Pensei em escrever sobre isso porque me dei conta da minha agonia em ler livros nos kindles da vida. Quando você lê e-books nesses aparelhos eu tenho a sensação de uma vida asséptica. No e-book o livro não suja porque você tava comendo enquanto lia ou fica molhado porque você chorou e as lágrimas caíram nas últimas páginas. Não tem cheiro da tinta. Não tem tato, não tem dobra, não tem orelha, não tem a sua letra rabiscada num canto de uma passagem que você adorou ou algo que você pensou enquanto lia.

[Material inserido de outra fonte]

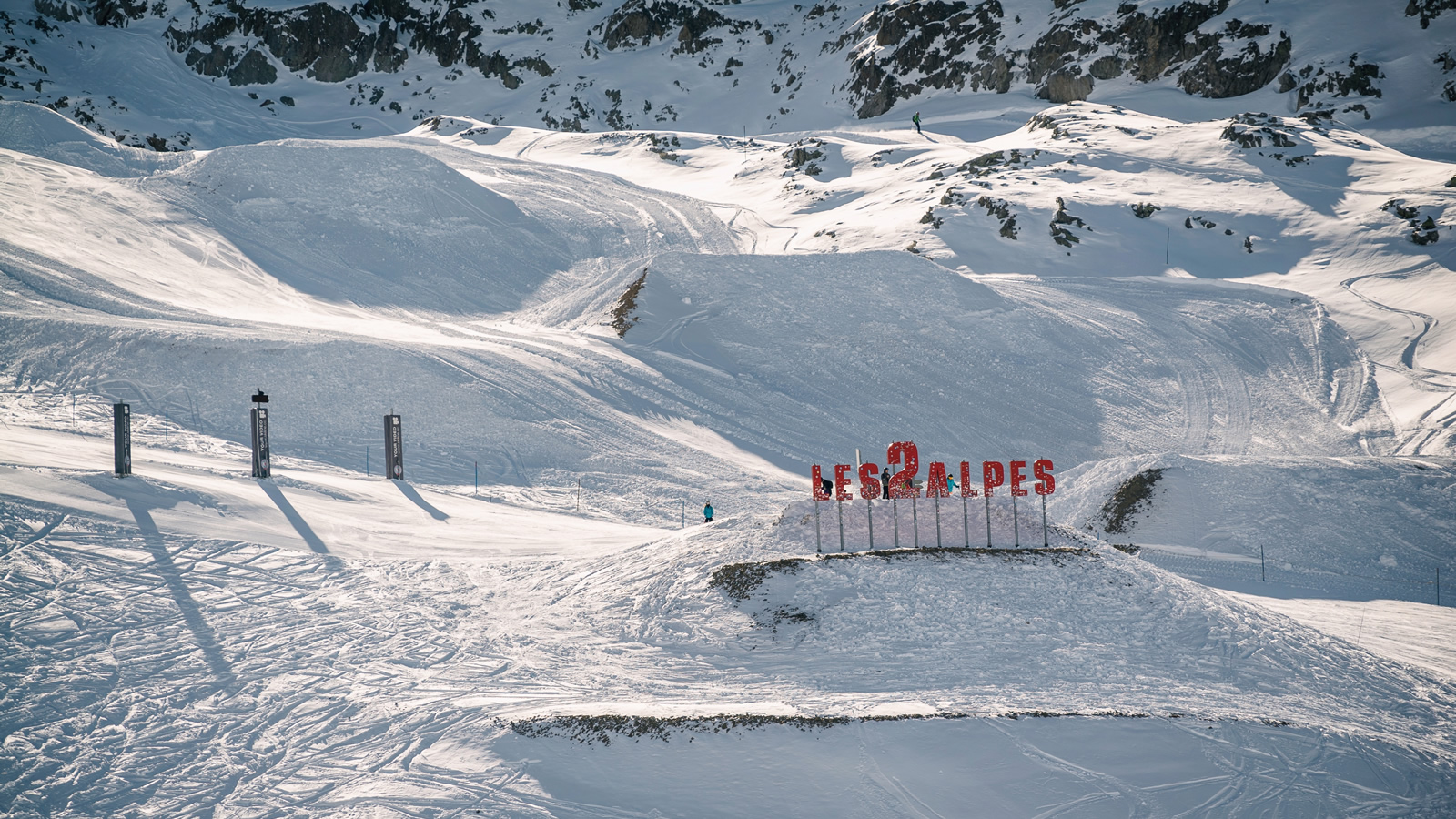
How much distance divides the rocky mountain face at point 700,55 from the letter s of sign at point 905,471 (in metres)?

Não estou dizendo que sou contra tecnologias, claro que não, obviamente sem ela nem estaria aqui podendo escrever esses textos. E já imaginou quando a galera escrevia o TCC a mão? Eu amo escrever à mão, mas um TCC não deve ser muito prazeroso. E nem estou querendo dizer que e-books não tenham vantagens. Eles têm muitas. Menos peso na mochila, ocupa menos espaço, dá pra ler deitado sem fazer contorções e cabe sei lá quantos mil livros naquela coisinha minúscula.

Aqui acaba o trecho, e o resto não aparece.